During the panic, the lead cave lizard had inadvertently trampled its goblin goad beneath its twisted claws, and Agena took up the rope, trudging along silently. With the lead lizard heading in the right direction, the others knew what to do and the train plodded along with its guard, albeit reduced in manpower.

"You never said what you would eat?" Cricket reminded the dryad.

Jeshu laughed then looked up at the ceiling as he pondered. "I am quite fond of the mushrooms here. They are so flavorful if prepared correctly."

"You eat mushrooms?"

"Of course, why?"

"I don't know," Cricket shrugged. "I thought druids might not eat plants."

"I'm a vegetarian," Jeshu said. "It's all I eat."

"I thought you might just eat meat in order to protect plants. You know, like a... carnitarian?"

Jeshu shook his head and two leaves fell to the cavern floor. "Meat doesn't have the nutrients I need. Really, I need the sun too. Not sure I can really thrive down here."
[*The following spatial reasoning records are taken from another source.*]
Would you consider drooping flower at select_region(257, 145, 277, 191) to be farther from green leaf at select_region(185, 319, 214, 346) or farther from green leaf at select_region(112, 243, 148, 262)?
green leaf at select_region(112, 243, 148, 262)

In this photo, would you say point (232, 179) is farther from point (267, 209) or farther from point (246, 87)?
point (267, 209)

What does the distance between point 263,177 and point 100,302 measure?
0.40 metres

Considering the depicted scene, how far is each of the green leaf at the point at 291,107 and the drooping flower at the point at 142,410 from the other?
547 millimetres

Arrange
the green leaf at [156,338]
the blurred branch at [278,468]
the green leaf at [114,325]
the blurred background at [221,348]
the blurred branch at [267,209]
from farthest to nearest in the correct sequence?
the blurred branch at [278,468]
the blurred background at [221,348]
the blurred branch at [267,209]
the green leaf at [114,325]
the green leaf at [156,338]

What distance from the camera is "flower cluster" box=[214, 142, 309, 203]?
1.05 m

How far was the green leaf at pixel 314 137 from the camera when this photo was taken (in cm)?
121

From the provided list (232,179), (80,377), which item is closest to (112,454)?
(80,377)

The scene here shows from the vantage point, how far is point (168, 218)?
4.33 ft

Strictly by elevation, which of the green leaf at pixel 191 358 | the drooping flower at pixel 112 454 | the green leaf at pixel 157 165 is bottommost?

Oydd fell back by Jeshu and Cricket, leaving Kaser up front with Agena and the azaeri. When he felt there was enough sound to cover his voice he whispered, "This was a setup, clearly. But I've been thinking. The whole mission was designed to fail. Whatever the gnolls thought they were after was actually a mimic to bait them. We took back tunnels and Licephus' presence wasn't known."

"What's your point?" Cricket asked.

"My point is that Damien knew. We were meant to be ambushed."

"Licephus knew as well," Jeshu added. "But you don't like being bait."

Oydd shook his head. "But Licephus fought with us. We don't know Damien's intentions. Did he mean for Licephus to die, or to help draw out rebel dhampiri for Licephus to kill?"

"What does it matter?" Cricket asked, genuinely curious.

"If Damien is a traitor, then we could kill him."

"To what end?" Jeshu asked hollowly. "To be replaced by someone worse?"

"To be replaced by us," Oydd hissed.

They continued in silence for a minute.

Finally, Oydd spoke again, in softer tones. "I have been trained to take Damien's place if anything... unfortunate happens to him. Only I know how to run all the affairs of the Warrens. In fact, Damien has grown lazy. I'm practically running things now."

"The ratlings wouldn't accept you," Cricket pointed out. "You'd have a mutiny on your hands."

"They wouldn't accept me," Oydd replied, "but they would accept you."

Cricket considered this point.

"I would be the Left Hand of the Warrens, and you would be the Right as it were. Really, you would be the face to make sure the others fall in line."

Jeshu frowned. "How much control would you really have?"

"Enough..." the rudra responded. "I am really only worried about Agena. I cannot tell where his loyalties lie. Anyway, for now it is just a thought. I know neither of you like taking orders if it... goes against your values?"

The rudra wandered back toward the front of the caravan, leaving Cricket to consider the proposition.